On the highest tide each year, I wonder if the waves will reach to the wave cut notch at the bottom of the cliff face, below Boiling Pot Lookout in Noosa National Park that is about halfway down the east coast of Australia, just near where I live.

I have been going around and standing there on the lower platform (Platform 1) for some years at the time of the highest tide. These tides are in summer in the Southern Hemisphere because that is when the Sun is closest to the Earth, and they usually correspond with a New Moon or Full Moon.

 

I won’t spoil the ending.

11 Replies to “Y2Kyoto: A Watched Pot”

    1. That’s because the government has been doing everything in its power to hold back the rising oceans but it’s getting harder all the time. That’s why taxes keep going up.

  1. I lived in Barbados 25 years ago. It’s one of the lowest islands in the Caribbean – very flat. The shoreline has not budged at all.

    The climate cultists always choose some remote, inaccessible region (usually in the Arctic) to make their bogus claims. Places where ordinary citizens cannot easily verify the claims.

    1. I only have to walk a few minutes to the ocean, and I can state with reasonable certainty that the ocean is still rising at the horrific rate of .8mm per year! We’re doomed I tell you, doomed!
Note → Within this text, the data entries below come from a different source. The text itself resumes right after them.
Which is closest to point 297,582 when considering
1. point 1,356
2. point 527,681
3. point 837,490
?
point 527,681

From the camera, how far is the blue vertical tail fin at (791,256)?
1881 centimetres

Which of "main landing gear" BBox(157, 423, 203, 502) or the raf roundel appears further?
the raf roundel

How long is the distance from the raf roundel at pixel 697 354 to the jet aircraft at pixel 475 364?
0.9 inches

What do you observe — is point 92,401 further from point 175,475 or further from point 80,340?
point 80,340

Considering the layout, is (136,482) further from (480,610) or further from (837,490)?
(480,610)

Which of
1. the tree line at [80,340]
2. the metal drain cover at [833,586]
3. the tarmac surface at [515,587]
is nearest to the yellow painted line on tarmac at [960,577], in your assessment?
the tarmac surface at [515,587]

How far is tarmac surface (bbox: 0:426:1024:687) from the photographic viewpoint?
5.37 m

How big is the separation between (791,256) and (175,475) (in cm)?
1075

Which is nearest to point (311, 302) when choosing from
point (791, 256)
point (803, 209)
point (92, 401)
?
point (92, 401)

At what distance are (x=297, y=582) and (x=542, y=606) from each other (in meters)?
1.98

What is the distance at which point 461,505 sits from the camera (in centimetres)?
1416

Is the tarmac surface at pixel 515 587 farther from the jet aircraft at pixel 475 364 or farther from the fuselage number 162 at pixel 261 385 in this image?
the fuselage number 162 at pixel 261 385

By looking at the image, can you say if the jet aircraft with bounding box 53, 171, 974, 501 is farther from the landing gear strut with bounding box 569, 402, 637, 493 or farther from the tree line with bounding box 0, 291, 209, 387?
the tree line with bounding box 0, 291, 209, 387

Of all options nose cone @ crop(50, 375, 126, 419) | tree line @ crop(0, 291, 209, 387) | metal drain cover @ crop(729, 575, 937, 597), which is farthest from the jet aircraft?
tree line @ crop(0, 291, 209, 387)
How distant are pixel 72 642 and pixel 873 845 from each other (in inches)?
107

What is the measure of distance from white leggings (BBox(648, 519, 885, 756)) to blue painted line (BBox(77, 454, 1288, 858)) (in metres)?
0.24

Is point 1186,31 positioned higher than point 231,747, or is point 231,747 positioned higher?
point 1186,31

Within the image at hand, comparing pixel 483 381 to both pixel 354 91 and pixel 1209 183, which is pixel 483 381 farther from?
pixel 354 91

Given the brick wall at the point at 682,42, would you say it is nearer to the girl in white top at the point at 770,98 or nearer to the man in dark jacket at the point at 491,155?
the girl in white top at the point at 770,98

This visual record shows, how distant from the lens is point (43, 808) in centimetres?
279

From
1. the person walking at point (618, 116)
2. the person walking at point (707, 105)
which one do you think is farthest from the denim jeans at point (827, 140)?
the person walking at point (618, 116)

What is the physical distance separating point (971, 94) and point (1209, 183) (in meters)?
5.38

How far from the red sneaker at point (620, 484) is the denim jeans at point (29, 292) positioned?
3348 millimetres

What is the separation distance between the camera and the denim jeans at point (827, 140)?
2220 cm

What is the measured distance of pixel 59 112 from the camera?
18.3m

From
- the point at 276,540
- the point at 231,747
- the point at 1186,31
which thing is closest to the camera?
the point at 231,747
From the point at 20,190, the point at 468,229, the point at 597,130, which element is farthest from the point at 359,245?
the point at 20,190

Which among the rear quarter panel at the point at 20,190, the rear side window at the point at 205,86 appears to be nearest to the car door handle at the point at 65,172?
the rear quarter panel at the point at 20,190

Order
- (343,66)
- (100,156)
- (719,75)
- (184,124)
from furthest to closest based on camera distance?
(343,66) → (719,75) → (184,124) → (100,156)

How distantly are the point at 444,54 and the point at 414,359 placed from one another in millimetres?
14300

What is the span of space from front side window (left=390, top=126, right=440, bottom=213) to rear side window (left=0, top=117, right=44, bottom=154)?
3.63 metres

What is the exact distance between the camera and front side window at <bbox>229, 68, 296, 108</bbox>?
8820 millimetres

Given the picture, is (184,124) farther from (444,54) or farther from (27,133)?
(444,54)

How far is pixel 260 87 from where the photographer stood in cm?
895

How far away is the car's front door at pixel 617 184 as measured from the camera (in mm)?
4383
Oh the horror!
      At this rate my house will be underwater in 37000 years!
      My dilemma, should I sell now or should I wait?

      1. I would wait Greg, unless of course you want to get a place in the mountains, just in case.

  2. “I’ll take Interglacial Period for $100, Alex.”
    Higher sea levels means less ice at the poles and a warmer planet.
    And that’s the reason mankind has gone forth and prospered.
    The longer it stays warm, the better.
    The Canadian Shield is rebounding/rising still, but the return of the ice sheets is inevitable.

  3. I saw this on WUWT and thought that maybe the land has risen over thousands of years just like it has sunken relative to the ocean in places where climat-alarmists have pointed to as examples of rising oceans. I agree with VOWG and others, ocean levels are very steady, maybe 8mm rise per year. If the Arctic ice cap were to melt there wild be zero impact because it is floating on the Arctic ocean.

  4. Brought to mind an article I once read where climate change scientists conducting sea level research on some South Sea island were alerted to a multitude of vintage photos inadvertently capturing a tree located near the waters edge which was still there and doing just fine but better yet made a nifty yardstick if one were gauging changes in sea levels over the years. Can’t have that.
    Solution? Scientists convinced village elders to have the tree cut down.
    What a scam.

  5. Out here on the bald-assed prairie, sea levels all look the same. About 3000 feet above the danger zone. If levels start getting close, the Rockies are a short drive. I know of a really comfortable cave around 8500′.